Reproduce the material exactly, omitting nothing.

Spatial reasoning records:
● ● ● ●

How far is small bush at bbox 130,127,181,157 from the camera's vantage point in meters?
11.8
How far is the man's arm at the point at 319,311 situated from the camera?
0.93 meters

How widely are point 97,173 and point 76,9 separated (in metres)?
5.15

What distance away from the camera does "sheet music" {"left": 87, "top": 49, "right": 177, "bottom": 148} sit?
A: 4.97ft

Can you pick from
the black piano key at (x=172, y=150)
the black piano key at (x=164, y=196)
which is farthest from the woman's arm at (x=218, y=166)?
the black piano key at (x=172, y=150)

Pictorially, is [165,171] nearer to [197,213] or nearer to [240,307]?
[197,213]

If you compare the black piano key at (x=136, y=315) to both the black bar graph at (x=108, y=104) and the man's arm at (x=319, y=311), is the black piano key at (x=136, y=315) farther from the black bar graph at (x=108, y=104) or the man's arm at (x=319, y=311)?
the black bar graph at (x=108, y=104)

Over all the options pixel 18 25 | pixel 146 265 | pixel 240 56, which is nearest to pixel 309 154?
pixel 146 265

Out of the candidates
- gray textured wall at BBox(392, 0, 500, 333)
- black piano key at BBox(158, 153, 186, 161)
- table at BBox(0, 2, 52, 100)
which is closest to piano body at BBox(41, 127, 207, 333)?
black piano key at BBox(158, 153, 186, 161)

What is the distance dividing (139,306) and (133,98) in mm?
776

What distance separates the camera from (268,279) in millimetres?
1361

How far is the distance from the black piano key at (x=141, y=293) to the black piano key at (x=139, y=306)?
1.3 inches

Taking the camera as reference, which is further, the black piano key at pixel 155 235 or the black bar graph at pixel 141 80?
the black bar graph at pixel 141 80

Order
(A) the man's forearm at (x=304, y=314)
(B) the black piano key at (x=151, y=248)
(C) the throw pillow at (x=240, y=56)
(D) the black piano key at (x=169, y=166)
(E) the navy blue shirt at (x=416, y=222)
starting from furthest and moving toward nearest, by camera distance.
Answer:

● ● ● ●

TASK RESULT:
How far is small bush at bbox 130,127,181,157 from the camera's vantage point in meters?
11.8
How far is the man's arm at the point at 319,311 situated from the camera?
0.93 meters

How widely are point 97,173 and point 76,9 separated (in metres)?
5.15

What distance away from the camera does "sheet music" {"left": 87, "top": 49, "right": 177, "bottom": 148} sit?
A: 4.97ft

Can you pick from
the black piano key at (x=172, y=150)
the black piano key at (x=164, y=196)
which is farthest from the woman's arm at (x=218, y=166)?
the black piano key at (x=172, y=150)

Pictorially, is [165,171] nearer to [197,213] or nearer to [240,307]?
[197,213]

If you compare the black piano key at (x=136, y=315) to both the black bar graph at (x=108, y=104) and the man's arm at (x=319, y=311), is the black piano key at (x=136, y=315) farther from the black bar graph at (x=108, y=104) or the man's arm at (x=319, y=311)?
the black bar graph at (x=108, y=104)

Over all the options pixel 18 25 | pixel 146 265 | pixel 240 56, which is nearest to pixel 309 154?
pixel 146 265

Out of the candidates
- gray textured wall at BBox(392, 0, 500, 333)
- black piano key at BBox(158, 153, 186, 161)
- table at BBox(0, 2, 52, 100)
which is closest to piano body at BBox(41, 127, 207, 333)?
black piano key at BBox(158, 153, 186, 161)

What is the distance dividing (139,306) and (133,98) in mm?
776

What distance separates the camera from (268,279) in millimetres?
1361

How far is the distance from the black piano key at (x=141, y=293) to the black piano key at (x=139, y=306)?
1.3 inches

Taking the camera as reference, which is further, the black piano key at pixel 155 235 or the black bar graph at pixel 141 80?
the black bar graph at pixel 141 80

Order
(A) the man's forearm at (x=304, y=314)
(B) the black piano key at (x=151, y=248)
(C) the throw pillow at (x=240, y=56)
(D) the black piano key at (x=169, y=166)
(E) the navy blue shirt at (x=416, y=222)
starting from furthest and moving toward nearest, by camera distance.
Answer:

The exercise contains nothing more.